### Stated task
Turn the lines below into a JSON list of strings, one string per line, with blank lines dropped. Leave the pictures out of the answer.

[start Records provided]

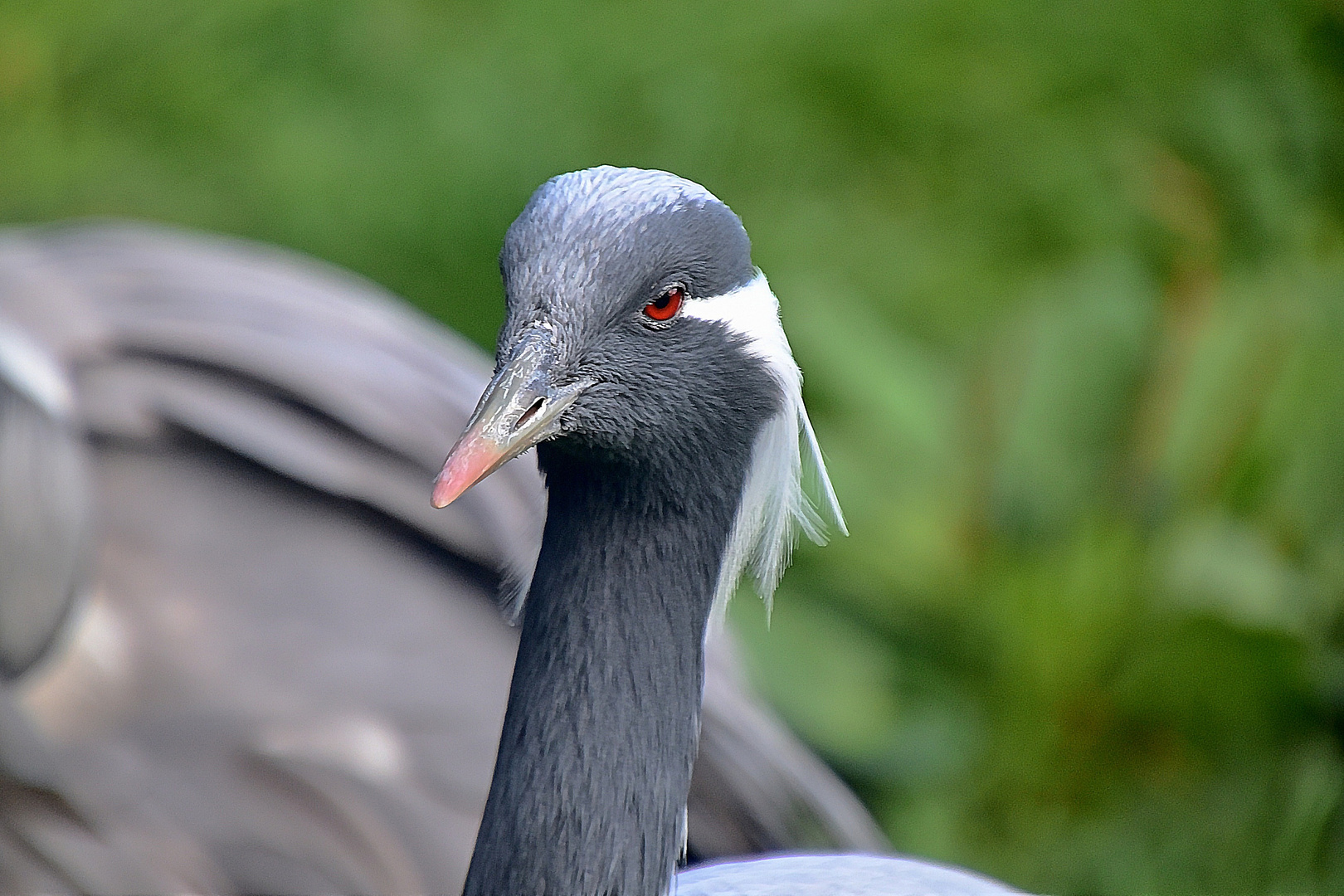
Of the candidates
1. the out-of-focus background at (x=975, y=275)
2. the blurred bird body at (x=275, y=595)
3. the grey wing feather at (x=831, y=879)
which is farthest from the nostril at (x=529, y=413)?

[end Records provided]

### Complete output
[
  "Of the candidates",
  "1. the out-of-focus background at (x=975, y=275)",
  "2. the blurred bird body at (x=275, y=595)",
  "3. the grey wing feather at (x=831, y=879)",
  "which is farthest from the nostril at (x=529, y=413)?"
]